Named after Herb Grosch, this law said that a computer that is four times as powerful will cost twice as much, and one that's nine times as powerful will cost three times as much. This law was illustrated by the line of IBM 360 mainframes, from the IBM 360/30 on up to the IBM 360/195.

Despite computers back then being much more expensive than computers today, there would have been people willing to pay twice the price of an IBM 360/195 for a computer four times as powerful. Why wasn't anyone making one in 1969? The answer was that Grosch's Law only applied over a limited range of computer sizes; it didn't go on forever, as there was a largest size of computer that it was practical to build given the technology of the day.

A computer that only has hardware to add 8-bit integers will have to go through a lot of steps to perform 64-bit floating-point division. Hardware to do multiplication and division can be built in a number of ways; one can perform these operations step by step in an adder, or one can improve performance using a large number of extra gates through techniques like Williams Tree multiplication and Goldschmidt division.

Once you are using techniques like that, you can't obtain further improvement through the use of more transistors; you need faster transistors.

The IBM 360/195 applied techniques of this type; and so did the Intel Pentium. They also both used pipelining, and they both had cache memory.

This is why, even with Moores' Law still working for the moment, we have quad-core microprocessors instead of microprocessors with one bigger, more powerful core. The upper limit of how many transistors can be usefully applied to a computer working on the datatypes that are normally useful has been achieved. If someone wanted to build a computer that worked on 1000-digit numbers directly, in the most efficient way, they would need more transistors, but such a computer wouldn't be useful enough to be worth building.
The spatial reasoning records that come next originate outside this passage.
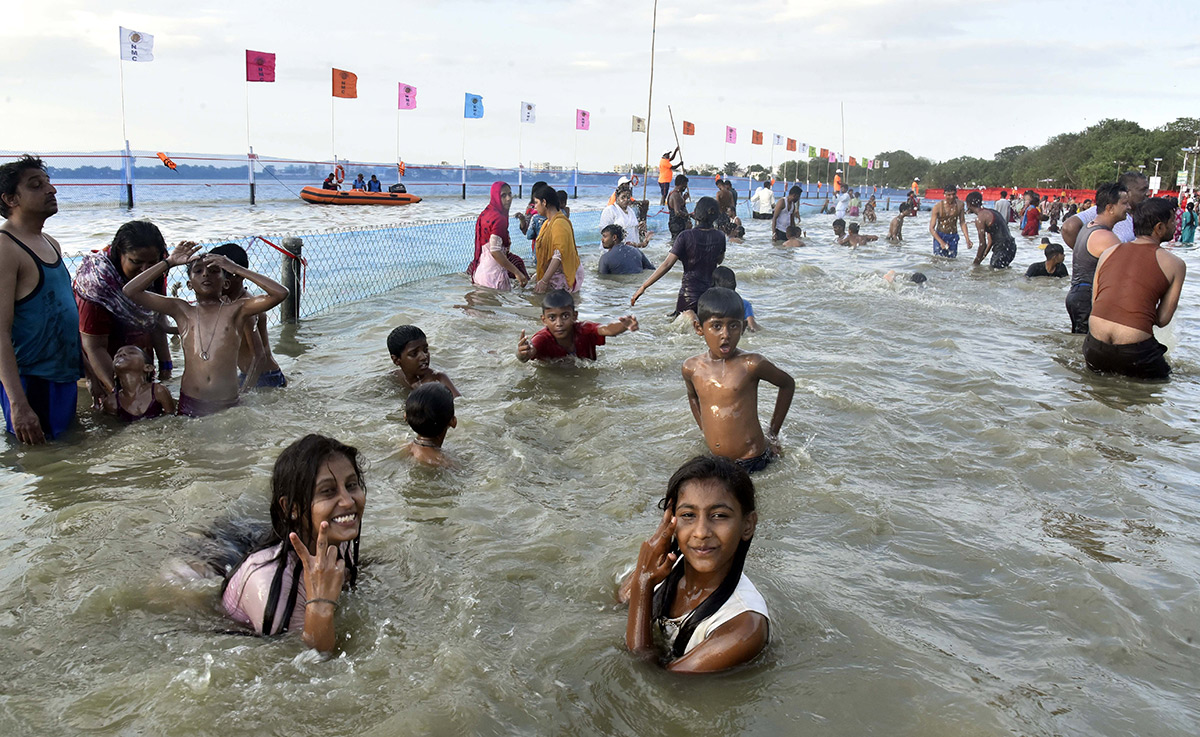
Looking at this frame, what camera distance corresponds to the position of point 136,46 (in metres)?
23.8

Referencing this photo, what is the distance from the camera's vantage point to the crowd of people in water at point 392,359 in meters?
2.83

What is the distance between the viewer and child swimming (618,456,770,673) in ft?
9.14

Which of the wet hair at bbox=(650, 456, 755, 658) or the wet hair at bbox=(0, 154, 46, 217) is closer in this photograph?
the wet hair at bbox=(650, 456, 755, 658)

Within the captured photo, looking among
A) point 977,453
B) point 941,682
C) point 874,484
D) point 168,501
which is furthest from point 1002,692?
point 168,501

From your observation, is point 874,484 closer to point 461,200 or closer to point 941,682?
point 941,682

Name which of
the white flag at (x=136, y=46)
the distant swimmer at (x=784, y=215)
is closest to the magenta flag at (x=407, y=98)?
the white flag at (x=136, y=46)

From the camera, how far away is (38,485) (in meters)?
4.54

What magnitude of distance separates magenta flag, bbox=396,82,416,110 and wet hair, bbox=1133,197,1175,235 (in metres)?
30.1

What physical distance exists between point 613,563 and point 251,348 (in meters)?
3.51

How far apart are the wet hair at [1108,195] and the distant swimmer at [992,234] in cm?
597

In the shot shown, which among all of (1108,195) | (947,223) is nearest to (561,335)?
(1108,195)

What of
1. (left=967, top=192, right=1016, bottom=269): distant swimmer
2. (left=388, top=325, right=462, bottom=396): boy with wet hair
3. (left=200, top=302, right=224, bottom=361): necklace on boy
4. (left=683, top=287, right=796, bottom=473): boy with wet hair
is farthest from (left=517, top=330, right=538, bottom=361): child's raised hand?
(left=967, top=192, right=1016, bottom=269): distant swimmer

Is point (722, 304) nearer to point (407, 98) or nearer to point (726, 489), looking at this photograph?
point (726, 489)

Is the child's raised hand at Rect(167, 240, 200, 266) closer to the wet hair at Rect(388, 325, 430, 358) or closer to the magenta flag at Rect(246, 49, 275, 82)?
the wet hair at Rect(388, 325, 430, 358)
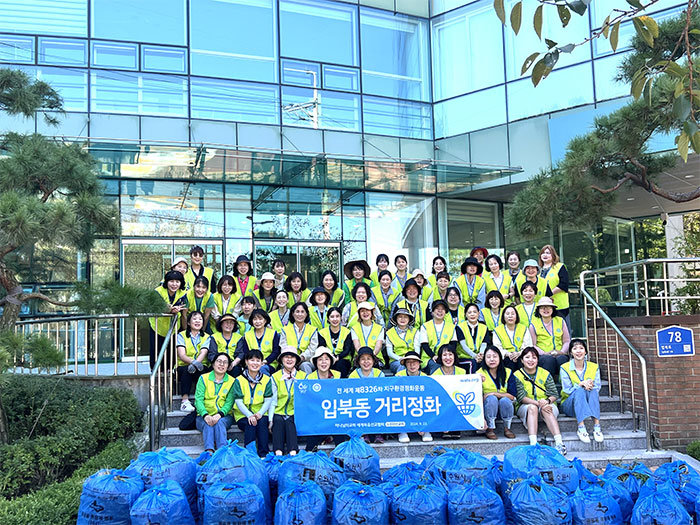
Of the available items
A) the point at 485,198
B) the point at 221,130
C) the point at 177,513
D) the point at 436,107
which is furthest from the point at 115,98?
the point at 177,513

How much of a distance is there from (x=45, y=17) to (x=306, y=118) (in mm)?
5753

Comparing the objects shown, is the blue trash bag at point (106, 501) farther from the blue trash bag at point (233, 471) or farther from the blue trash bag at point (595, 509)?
the blue trash bag at point (595, 509)

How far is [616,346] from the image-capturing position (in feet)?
28.8

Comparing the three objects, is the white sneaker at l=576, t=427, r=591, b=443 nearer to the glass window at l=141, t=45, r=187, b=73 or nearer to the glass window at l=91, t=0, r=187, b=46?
the glass window at l=141, t=45, r=187, b=73

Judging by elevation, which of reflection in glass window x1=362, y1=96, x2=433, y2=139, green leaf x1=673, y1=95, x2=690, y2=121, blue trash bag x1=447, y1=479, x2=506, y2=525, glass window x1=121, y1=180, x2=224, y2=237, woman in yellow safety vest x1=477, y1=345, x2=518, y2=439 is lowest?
blue trash bag x1=447, y1=479, x2=506, y2=525

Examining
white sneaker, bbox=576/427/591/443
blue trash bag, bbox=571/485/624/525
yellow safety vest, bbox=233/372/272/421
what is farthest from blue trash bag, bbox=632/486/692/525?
yellow safety vest, bbox=233/372/272/421

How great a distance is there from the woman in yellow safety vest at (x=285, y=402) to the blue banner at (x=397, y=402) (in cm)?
14

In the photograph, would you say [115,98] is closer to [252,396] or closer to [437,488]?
[252,396]

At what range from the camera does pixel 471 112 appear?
53.9 feet

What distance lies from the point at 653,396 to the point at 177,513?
18.6 ft

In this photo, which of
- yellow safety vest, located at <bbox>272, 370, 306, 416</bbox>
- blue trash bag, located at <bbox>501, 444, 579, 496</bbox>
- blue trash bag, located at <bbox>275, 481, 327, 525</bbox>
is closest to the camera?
blue trash bag, located at <bbox>275, 481, 327, 525</bbox>

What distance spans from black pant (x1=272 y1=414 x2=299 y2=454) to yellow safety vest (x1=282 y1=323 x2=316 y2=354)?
1298mm

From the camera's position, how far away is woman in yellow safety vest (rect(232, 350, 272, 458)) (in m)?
7.13

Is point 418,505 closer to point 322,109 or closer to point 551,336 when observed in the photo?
point 551,336
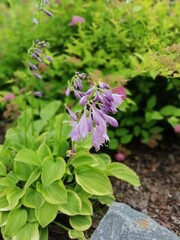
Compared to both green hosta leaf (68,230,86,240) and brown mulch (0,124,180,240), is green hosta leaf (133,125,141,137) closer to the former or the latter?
brown mulch (0,124,180,240)

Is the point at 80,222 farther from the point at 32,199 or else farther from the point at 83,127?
the point at 83,127

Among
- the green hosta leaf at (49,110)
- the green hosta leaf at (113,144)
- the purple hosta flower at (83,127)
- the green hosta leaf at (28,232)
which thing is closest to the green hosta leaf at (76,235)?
the green hosta leaf at (28,232)

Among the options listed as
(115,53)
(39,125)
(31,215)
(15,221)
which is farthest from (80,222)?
(115,53)

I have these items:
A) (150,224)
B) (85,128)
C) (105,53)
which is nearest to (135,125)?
(105,53)

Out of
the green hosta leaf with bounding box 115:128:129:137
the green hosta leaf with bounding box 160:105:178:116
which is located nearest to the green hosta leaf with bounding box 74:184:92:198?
the green hosta leaf with bounding box 115:128:129:137

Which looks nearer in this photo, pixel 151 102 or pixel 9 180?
pixel 9 180

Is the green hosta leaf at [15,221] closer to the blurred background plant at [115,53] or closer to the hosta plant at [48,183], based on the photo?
the hosta plant at [48,183]

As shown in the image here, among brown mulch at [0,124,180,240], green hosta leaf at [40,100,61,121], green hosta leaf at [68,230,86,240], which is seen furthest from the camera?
green hosta leaf at [40,100,61,121]
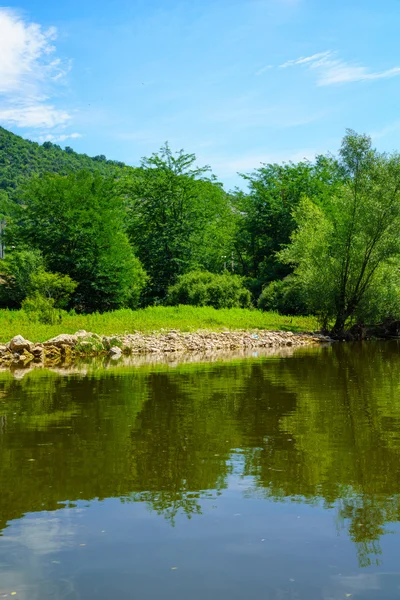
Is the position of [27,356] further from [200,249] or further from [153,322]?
[200,249]

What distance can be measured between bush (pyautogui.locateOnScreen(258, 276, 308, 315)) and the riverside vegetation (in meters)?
0.11

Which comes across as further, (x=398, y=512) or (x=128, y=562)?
(x=398, y=512)

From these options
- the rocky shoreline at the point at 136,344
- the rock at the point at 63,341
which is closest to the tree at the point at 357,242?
the rocky shoreline at the point at 136,344

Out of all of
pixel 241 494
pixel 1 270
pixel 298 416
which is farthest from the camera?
pixel 1 270

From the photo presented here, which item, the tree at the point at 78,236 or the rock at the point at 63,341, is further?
the tree at the point at 78,236

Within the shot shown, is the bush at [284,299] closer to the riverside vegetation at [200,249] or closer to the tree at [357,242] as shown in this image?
the riverside vegetation at [200,249]

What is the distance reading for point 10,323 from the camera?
25688 mm

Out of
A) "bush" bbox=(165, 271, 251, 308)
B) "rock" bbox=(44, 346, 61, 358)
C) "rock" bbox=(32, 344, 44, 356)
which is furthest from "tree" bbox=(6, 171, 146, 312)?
"rock" bbox=(32, 344, 44, 356)

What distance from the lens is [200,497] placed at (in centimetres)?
605

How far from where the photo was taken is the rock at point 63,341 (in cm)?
2184

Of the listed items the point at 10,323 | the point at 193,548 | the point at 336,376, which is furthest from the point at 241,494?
the point at 10,323

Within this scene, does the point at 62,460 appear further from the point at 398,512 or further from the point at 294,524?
the point at 398,512

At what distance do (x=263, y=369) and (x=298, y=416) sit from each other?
296 inches

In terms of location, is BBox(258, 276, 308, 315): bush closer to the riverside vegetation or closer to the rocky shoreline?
the riverside vegetation
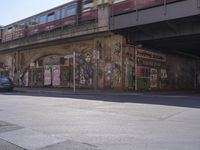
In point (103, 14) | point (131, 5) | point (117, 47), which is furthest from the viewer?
point (117, 47)

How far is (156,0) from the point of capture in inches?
949

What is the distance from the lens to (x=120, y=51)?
29.1 meters

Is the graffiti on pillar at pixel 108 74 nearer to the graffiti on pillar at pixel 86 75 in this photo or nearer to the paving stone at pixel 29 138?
the graffiti on pillar at pixel 86 75

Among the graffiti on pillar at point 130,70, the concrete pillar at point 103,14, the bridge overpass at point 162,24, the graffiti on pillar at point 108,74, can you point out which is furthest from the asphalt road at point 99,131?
the graffiti on pillar at point 108,74

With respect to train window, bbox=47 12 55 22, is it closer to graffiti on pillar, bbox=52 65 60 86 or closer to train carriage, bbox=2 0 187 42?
train carriage, bbox=2 0 187 42

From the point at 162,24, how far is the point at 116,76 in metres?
6.25

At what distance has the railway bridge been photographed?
1003 inches

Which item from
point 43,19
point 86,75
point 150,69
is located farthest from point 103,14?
point 43,19

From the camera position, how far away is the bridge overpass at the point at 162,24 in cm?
2309

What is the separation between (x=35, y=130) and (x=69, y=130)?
85 cm

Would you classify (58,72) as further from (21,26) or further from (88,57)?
(21,26)

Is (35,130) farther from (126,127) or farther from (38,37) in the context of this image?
(38,37)

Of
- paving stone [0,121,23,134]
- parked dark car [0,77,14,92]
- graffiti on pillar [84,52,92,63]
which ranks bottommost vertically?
paving stone [0,121,23,134]

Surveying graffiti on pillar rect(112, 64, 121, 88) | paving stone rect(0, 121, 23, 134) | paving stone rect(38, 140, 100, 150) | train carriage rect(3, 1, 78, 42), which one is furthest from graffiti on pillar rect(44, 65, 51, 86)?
paving stone rect(38, 140, 100, 150)
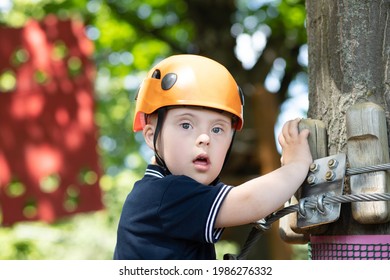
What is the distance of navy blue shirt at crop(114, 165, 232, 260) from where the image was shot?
5.96 feet

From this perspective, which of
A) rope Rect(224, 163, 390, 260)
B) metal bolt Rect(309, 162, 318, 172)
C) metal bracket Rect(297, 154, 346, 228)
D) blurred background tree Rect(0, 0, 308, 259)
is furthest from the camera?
blurred background tree Rect(0, 0, 308, 259)

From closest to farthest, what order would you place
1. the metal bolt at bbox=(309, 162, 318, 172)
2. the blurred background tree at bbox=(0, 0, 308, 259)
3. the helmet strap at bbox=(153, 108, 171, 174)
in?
1. the metal bolt at bbox=(309, 162, 318, 172)
2. the helmet strap at bbox=(153, 108, 171, 174)
3. the blurred background tree at bbox=(0, 0, 308, 259)

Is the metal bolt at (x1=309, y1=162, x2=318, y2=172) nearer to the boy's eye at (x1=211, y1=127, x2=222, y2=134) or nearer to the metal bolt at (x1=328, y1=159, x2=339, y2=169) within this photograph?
the metal bolt at (x1=328, y1=159, x2=339, y2=169)

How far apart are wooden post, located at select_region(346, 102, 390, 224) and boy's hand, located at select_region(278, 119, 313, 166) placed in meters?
0.15

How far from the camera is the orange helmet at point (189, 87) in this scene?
1.92m

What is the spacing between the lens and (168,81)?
197 centimetres

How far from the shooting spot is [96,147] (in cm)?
670

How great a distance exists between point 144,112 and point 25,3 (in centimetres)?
788

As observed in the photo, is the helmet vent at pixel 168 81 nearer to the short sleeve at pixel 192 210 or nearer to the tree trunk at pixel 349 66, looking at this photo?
the short sleeve at pixel 192 210

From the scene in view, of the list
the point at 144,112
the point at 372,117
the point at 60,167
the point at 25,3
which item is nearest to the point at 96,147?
the point at 60,167

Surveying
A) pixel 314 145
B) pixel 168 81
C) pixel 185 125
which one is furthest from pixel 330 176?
pixel 168 81

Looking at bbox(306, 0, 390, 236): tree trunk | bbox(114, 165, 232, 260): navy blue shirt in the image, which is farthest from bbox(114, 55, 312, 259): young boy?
bbox(306, 0, 390, 236): tree trunk

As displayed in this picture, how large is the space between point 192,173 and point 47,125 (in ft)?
16.3

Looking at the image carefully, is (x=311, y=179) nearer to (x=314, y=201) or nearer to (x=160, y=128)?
(x=314, y=201)
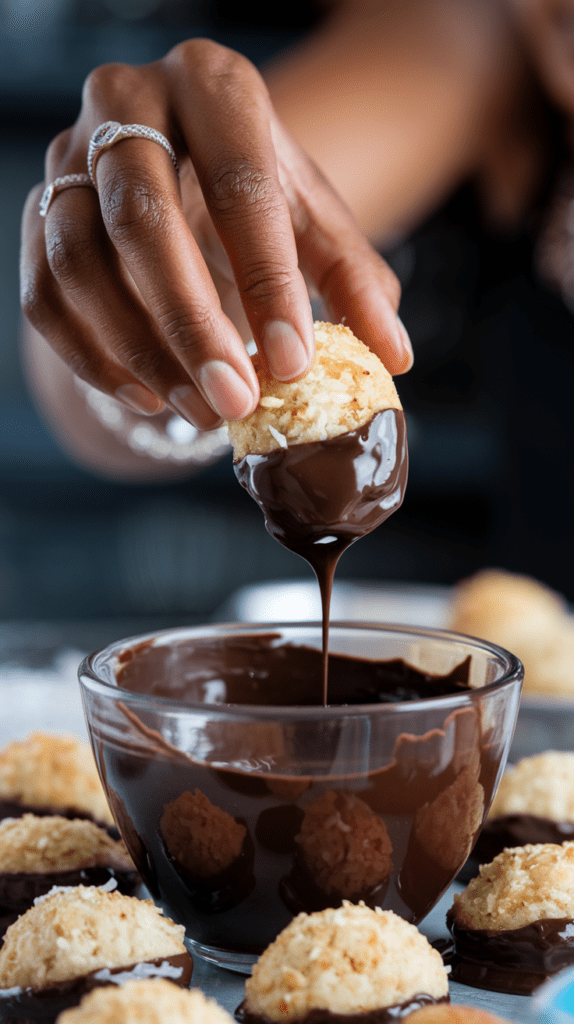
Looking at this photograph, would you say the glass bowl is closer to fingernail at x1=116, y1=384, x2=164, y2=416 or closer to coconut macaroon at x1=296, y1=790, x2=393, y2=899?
coconut macaroon at x1=296, y1=790, x2=393, y2=899

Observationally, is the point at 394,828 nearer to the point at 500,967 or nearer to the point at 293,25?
the point at 500,967

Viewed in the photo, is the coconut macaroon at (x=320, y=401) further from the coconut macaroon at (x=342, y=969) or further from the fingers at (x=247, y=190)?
the coconut macaroon at (x=342, y=969)

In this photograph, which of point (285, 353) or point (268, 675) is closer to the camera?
point (285, 353)

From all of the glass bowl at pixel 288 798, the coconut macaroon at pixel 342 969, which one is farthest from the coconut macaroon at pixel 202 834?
the coconut macaroon at pixel 342 969

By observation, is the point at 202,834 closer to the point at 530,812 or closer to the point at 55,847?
the point at 55,847

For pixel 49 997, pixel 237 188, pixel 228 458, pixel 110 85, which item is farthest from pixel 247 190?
pixel 228 458
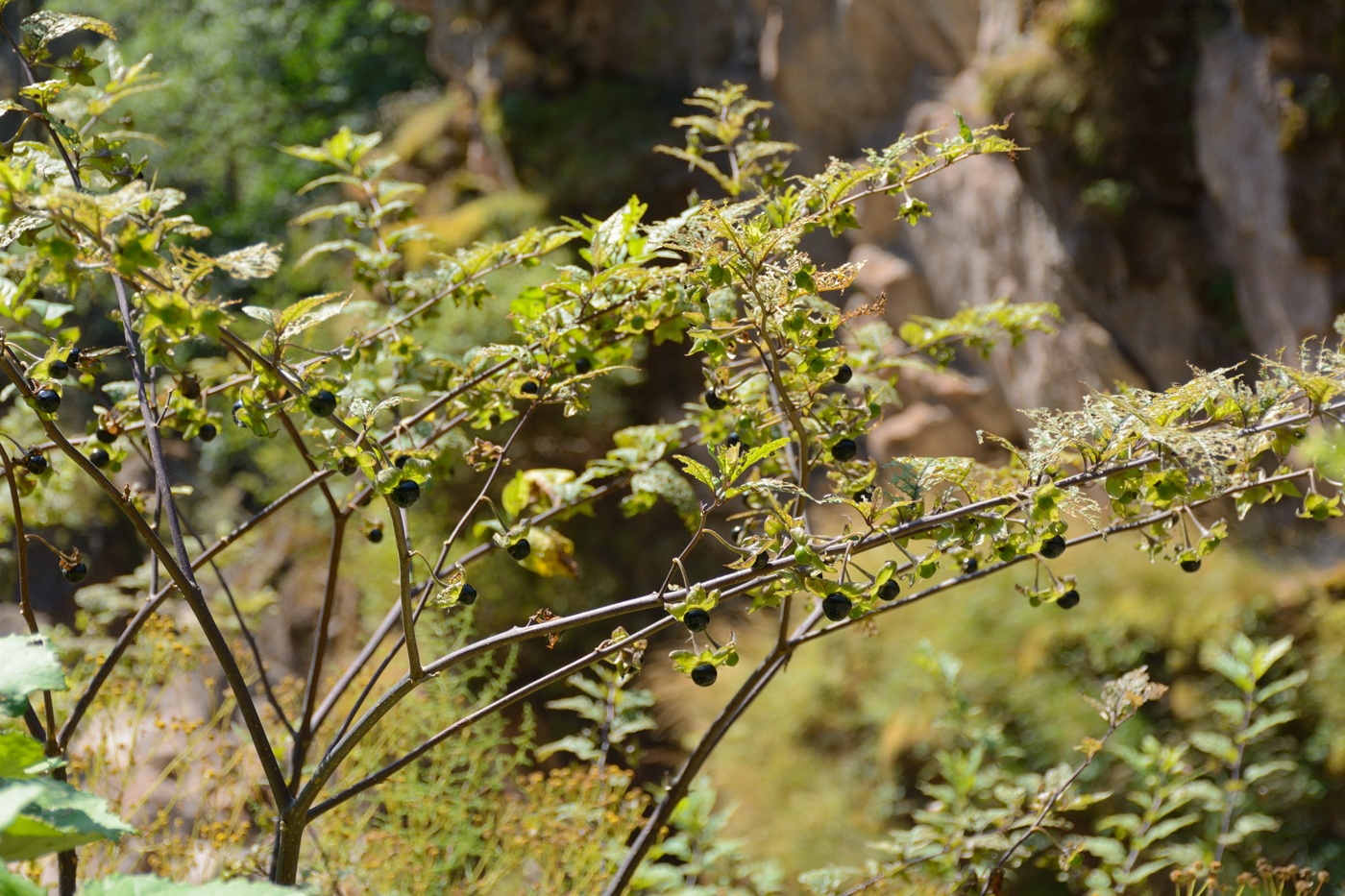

The ILLIAC IV computer was a parallel computer which was completed in 1976 with a SIMD architecture. The Cray-1, which was heavily pipelined, and gave better serial performance, won out as the preferred architectural approach.

Pipelining is really a form of parallel processing, but one that can be implemented partly "for free". A computer has to perform the different steps of an instruction from start to finish, and so has to have the hardware for all of them; pipelining has the computer performing the first part of one instruction in parallel with later parts of other instructions.

Parallel processing works when one instruction doesn't depend on the result of the instruction before. Not every problem can be broken up into a lot of independent steps; theoretical advances may help us to break up more problems in new ways to take better advantage of parallel systems.

Right now, exotic materials like indium phosphide can't yet be used to build microprocessors with as many transistors as even the original Pentium. When that does happen, advanced parallel processing algorithms would still be the only way to get even more performance yet than such chips would provide directly.

For many applications, of course, throughput rather than latency is what matters. For them, parallel computing is already a reality without as much need for new algorithms (although keeping large databases consistent when many different computers might be updating them is still a research issue). But for some applications, whether or not massively-parallel computing does become the wave of the future will depend on whether or not the effort to find new algorithms proves successful.